* TASK *
Transcribe the records exactly from the line with "At what camera-measured" to the end, both included.

[Source records]
= = = = =
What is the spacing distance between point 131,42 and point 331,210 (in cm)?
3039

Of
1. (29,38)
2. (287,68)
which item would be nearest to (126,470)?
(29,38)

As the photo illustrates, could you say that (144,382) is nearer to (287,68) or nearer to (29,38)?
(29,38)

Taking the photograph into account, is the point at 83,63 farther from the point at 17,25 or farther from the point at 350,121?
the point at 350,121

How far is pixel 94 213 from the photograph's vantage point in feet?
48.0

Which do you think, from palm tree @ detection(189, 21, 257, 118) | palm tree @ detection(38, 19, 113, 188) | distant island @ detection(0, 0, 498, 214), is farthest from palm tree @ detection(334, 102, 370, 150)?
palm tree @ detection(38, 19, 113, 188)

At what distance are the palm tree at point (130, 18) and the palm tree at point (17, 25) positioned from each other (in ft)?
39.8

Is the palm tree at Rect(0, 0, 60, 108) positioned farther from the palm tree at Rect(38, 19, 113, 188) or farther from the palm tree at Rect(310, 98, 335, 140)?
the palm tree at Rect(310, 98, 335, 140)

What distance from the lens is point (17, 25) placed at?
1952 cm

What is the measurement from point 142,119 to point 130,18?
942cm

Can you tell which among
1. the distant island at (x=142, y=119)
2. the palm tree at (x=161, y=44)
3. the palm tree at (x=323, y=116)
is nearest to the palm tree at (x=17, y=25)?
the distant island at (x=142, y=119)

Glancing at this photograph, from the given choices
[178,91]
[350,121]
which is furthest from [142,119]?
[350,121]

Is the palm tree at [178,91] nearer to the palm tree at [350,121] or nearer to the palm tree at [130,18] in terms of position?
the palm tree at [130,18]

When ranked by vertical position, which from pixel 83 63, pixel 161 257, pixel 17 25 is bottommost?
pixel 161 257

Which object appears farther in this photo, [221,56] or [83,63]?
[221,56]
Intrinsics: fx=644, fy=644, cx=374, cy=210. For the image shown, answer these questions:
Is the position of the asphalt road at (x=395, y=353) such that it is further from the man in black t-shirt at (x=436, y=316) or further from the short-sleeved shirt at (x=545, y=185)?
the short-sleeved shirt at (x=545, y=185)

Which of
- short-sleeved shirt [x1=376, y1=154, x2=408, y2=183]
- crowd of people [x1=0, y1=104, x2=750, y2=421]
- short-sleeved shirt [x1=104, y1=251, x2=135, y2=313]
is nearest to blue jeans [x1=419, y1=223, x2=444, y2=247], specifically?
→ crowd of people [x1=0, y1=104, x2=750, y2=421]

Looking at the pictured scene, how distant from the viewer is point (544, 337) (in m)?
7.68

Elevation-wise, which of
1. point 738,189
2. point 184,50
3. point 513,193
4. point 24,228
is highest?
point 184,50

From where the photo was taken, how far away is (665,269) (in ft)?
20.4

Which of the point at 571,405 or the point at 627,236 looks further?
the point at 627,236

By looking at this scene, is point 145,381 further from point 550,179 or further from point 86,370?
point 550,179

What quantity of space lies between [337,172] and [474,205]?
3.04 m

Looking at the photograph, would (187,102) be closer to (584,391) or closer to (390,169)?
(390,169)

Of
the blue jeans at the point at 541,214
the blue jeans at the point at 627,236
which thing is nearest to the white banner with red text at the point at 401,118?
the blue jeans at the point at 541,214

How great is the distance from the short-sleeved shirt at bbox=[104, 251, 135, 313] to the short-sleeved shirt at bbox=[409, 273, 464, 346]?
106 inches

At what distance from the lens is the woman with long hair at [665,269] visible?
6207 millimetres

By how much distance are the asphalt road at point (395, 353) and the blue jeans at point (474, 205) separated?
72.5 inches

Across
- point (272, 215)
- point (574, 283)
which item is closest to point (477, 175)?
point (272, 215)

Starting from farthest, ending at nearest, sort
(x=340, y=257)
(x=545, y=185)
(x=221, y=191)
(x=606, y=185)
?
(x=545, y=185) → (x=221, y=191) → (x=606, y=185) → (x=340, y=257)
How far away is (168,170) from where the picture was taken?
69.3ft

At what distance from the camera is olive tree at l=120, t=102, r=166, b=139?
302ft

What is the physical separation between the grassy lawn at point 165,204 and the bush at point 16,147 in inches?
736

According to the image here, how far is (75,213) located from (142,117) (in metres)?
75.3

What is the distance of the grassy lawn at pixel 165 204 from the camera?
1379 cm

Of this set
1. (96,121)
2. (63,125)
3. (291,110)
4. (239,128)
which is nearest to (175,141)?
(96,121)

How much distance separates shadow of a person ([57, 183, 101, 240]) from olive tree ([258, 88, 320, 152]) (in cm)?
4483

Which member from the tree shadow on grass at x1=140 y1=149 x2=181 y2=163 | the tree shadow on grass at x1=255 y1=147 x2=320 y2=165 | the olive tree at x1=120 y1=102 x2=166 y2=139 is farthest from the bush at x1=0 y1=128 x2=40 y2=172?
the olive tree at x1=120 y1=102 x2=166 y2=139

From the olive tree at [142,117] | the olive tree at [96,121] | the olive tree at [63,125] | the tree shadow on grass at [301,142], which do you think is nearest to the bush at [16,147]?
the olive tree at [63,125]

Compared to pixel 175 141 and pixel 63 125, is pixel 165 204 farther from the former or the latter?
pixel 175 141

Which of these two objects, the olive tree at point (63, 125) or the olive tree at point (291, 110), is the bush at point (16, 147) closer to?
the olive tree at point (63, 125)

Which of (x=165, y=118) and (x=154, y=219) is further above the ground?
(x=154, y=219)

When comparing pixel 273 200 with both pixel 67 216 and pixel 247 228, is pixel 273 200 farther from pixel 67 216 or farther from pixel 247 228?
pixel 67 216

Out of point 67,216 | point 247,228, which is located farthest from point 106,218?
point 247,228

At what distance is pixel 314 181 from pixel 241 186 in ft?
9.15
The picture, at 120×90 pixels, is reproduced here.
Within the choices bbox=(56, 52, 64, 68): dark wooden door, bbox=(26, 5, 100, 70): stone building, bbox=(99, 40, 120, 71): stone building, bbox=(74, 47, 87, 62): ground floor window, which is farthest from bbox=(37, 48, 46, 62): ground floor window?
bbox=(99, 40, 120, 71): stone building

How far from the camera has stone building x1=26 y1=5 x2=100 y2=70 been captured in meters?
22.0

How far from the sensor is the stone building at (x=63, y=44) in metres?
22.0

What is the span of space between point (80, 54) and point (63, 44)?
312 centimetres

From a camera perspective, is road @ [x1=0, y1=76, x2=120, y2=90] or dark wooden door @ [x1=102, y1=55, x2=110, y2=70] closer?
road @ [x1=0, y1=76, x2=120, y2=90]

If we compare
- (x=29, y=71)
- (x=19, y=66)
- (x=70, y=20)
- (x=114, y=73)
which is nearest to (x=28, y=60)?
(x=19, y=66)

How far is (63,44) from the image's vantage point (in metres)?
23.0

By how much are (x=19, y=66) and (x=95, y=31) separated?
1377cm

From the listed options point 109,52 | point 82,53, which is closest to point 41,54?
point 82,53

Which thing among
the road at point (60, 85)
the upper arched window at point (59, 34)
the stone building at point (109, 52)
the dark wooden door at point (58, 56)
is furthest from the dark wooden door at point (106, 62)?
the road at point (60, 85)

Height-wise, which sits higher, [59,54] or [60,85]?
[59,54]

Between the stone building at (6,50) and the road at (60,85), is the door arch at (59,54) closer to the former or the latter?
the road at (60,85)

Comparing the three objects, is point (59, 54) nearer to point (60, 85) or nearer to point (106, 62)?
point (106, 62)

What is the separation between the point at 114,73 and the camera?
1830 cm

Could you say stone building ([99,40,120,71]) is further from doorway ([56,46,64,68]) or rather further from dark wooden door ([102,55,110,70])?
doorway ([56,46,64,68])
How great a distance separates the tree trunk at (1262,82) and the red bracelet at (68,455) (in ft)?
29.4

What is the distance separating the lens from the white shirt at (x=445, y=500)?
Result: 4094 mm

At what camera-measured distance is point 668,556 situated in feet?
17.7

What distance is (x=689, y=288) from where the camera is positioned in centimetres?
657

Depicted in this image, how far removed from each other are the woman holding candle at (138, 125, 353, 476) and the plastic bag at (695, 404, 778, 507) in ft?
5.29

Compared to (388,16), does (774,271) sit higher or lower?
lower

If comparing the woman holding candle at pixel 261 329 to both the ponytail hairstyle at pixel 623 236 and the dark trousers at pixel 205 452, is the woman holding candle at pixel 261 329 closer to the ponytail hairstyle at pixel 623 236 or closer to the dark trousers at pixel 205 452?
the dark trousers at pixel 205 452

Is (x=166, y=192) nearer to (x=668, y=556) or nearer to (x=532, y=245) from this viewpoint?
= = = = =
* SOLUTION *
At what camera-measured distance is point 668,556 situated in feet?
17.7

What distance is (x=689, y=288) from where the camera is positioned in centimetres?
657

Depicted in this image, how far removed from each other are the woman holding candle at (138, 125, 353, 476) and the plastic bag at (695, 404, 778, 507) in ft?
5.29

Compared to (388,16), does (774,271) sit higher or lower?
lower

If comparing the woman holding candle at pixel 261 329 to both the ponytail hairstyle at pixel 623 236 and the dark trousers at pixel 205 452, is the woman holding candle at pixel 261 329 closer to the ponytail hairstyle at pixel 623 236 or closer to the dark trousers at pixel 205 452?
the dark trousers at pixel 205 452

Is (x=166, y=192) nearer to (x=668, y=556) or nearer to (x=532, y=245) from this viewpoint?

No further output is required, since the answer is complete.